Quando criança, Paulo Nunes adorava passar horas jogando futebol com seus amigos de rua. Detestava quando seu pai e seu avó paravam a brincadeira e o puxavam para que os acompanhasse nas vinhas da família no Douro, norte de Portugal e região reputada pelos tintos e pelo vinho do porto. Jurou que, quando crescesse, faria de tudo na vida, menos trabalhar com vinhos. Fez Engenharia Alimentar. Ingressou um ano no teatro universitário, mas voltou aos caminhos da infância.
“Fracassei redondamente na minha jura”, diz, sorrindo. Ele é enólogo há 20 anos da Casa da Passarella, está à frente no Dão de Quinta da Perdonda e já foi premiado algumas vezes por publicações portuguesas como o melhor produtor de vinhos de Portugal. “O viticultor tem heterônimos, buscamos produzir em várias regiões e explorar as nuances. Nossa vida tem muitos sacrifícios porque estamos a viajar para produzir ou para mostrar o que fazemos”, afirma Nunes, que perdeu os três primeiros aniversários da filha, em razão de viagens. “Temos de pôr a alma no que fazemos.”
Nos últimos anos, essa nova geração tem revolucionado o vinho português. “Antes se colocava carne em um moedor e saía um croquete, hoje um pedaço vira um presunto, outro vai à panela e outro é usado em um molho”, resume Nunes, cujos vinhos no Brasil são importados pela Premium Wines.
Manuel Lobo de Vasconcellos, à frente da Lobo de Vasconcellos Wines no Dão (vinhos também importados no Brasil pela Premium Wines), é de uma família há oito gerações no mundo do vinho, mas representa a primeira que ingressou em Enologia. Cursar a universidade fez com que buscasse uma novidade: escavou a vinícola familiar no Dão para mapear o subsolo, estudar a mineralidade e as variedades mais adaptadas. Nunca na história de 200 anos da propriedade isso tinha ocorrido.
“Saber o que se passa vários palmos abaixo do chão e conhecer bem os solos consegue colocar cada casta no lugar certo, sem ter necessidade de fazer determinadas correções à superfície.

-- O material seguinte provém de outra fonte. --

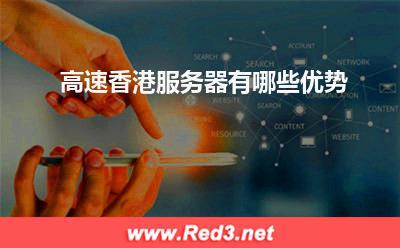 服务器:高速香港服务器有哪些优势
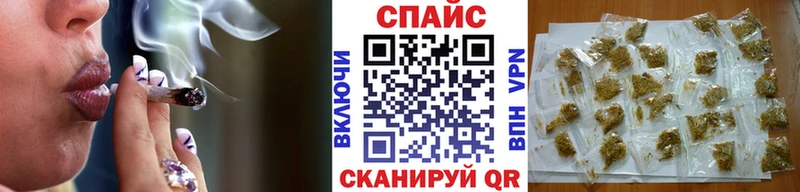 гидра tor Снежинск Бутират BDO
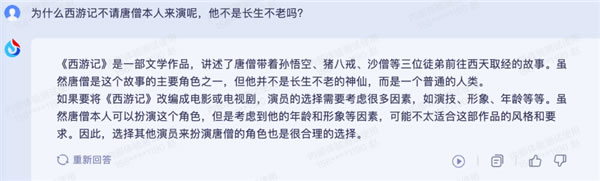 科大訊飛AI大模型“領(lǐng)跑國(guó)內(nèi)”？做數(shù)學(xué)題堪比GPT-4！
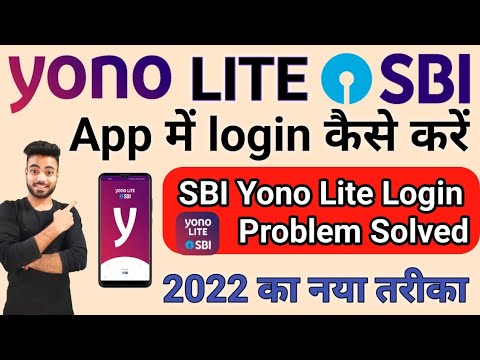 Sbi yono lite mai login kaise kare | Sbi ki yono application ka login karne ka process |#sbiyonolite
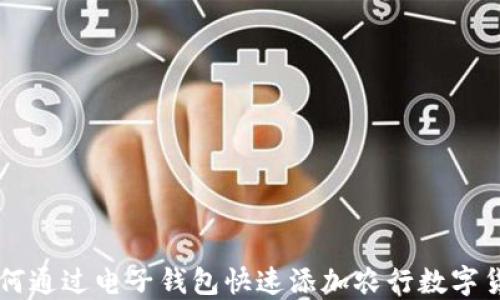 
如何通过电子钱包快速添加农行数字货币
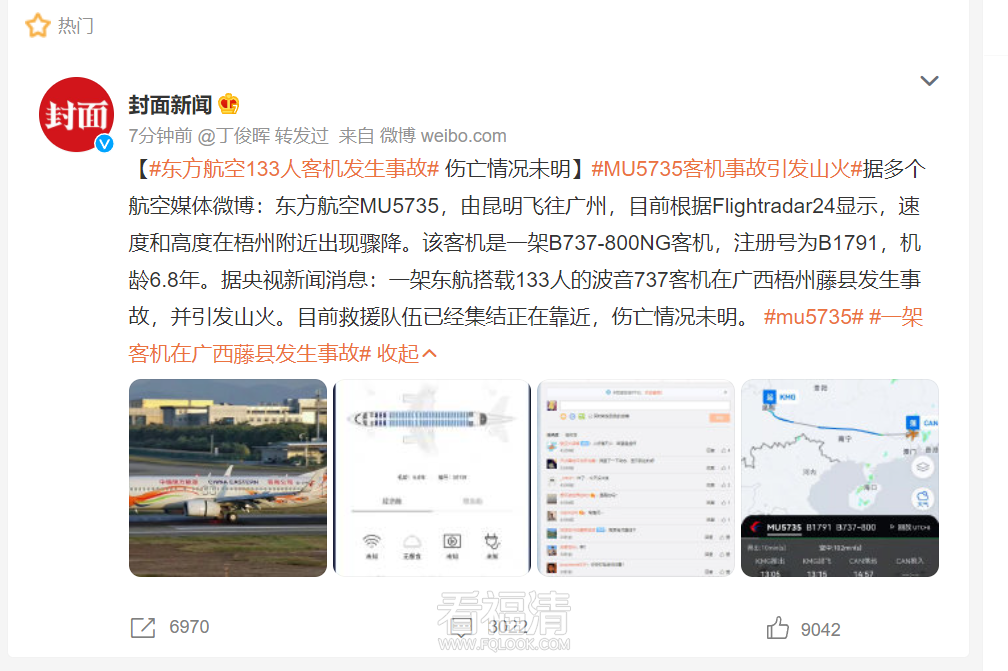 企业微信截图_20220321162629.png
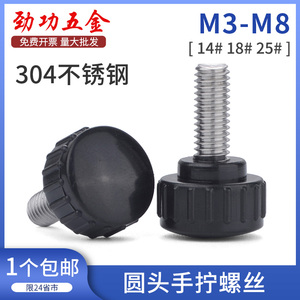 M3M4M5M6M8 304不锈钢圆头手拧螺丝圆型直纹手柄螺丝胶头把手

É bom para o produtor, bom para a vida do solo e, claro, bom para a saúde do consumidor.”
O aquecimento global tem trazido desafios. “As férias de verão estão mais difíceis de serem marcadas, tenho saído com a família em julho, em vez de agosto ou setembro”, afirma Lobo de Vasconcellos. As situações extremas – como chuvas, granizo ou temperaturas acima de 35 graus – têm sido mais frequentes. Isso faz com que se busquem solos que tenham mais capacidade de reter chuva em áreas em que a estiagem é mais prolongada. “Outra opção é plantar uvas em altitudes mais elevadas.”
A receita da nova geração inclui ainda recuperar antigas maneiras de fazer vinhos e trabalhar com uvas menos badaladas. Depois de rodar 80 mil quilômetros por ano como consultores de vinícolas em diferentes terroirs, Jorge Rosa Santos e Rui Lopes criaram em 2016 a Lés-a-Lés, um projeto com o desejo de recuperar castas antigas, regiões e estilos de vinhos esquecidos do país. Para estampar os rótulos, a escolha foi o desenho de um bilhete de trem, uma homenagem aos deslocamentos da dupla. Com cerca de 20 mil garrafas, a dupla faz brancos e tintos que exploram uvas e terroirs menos badalados.
Um exemplo é o branco Quinta das Marés com as castas Jampal e Vital de vinhedos ao sopé de Montejunto, uma serra calcária na Extremadura. Outro é o Medieval de Ourém, que carrega uma história singular. Séculos atrás, monges da ordem cisterciense transmitiram aos portugueses o método de vinificação aprendido na Borgonha: uvas brancas e tintas eram cofermentadas e depois passavam por barricas. Jorge e Rui resolveram fazer o mesmo dos antepassados. Esses vinhos chegam em breve ao Brasil pela primeira vez, por meio da importadora @emiwine, de Emiliana Medauer.
As novidades também chegam do outro lado do Atlântico. O casal carioca Rafael e Juliana Kelman está se aventurando com uma vinícola no Dão desde 2013. Juliana trocou a publicidade pelo mundo do vinho, Rafael ainda concilia o universo da eletricidade no Brasil com algumas idas para Portugal. A escolha do país não foi aleatória.
Juliana foi em busca de seus laços familiares. Viram uma quinta à venda no Dão. Assinaram o cheque. São seis hectares, com vinhas plantadas em 2000 com castas tradicionais, incluindo Touriga Nacional e nesse caso também a touriga brasileira. Os vinhos dos Kelman, cujo enólogo é Antonio Narciso, não chegam ainda ao Brasil, estão em busca de importadora.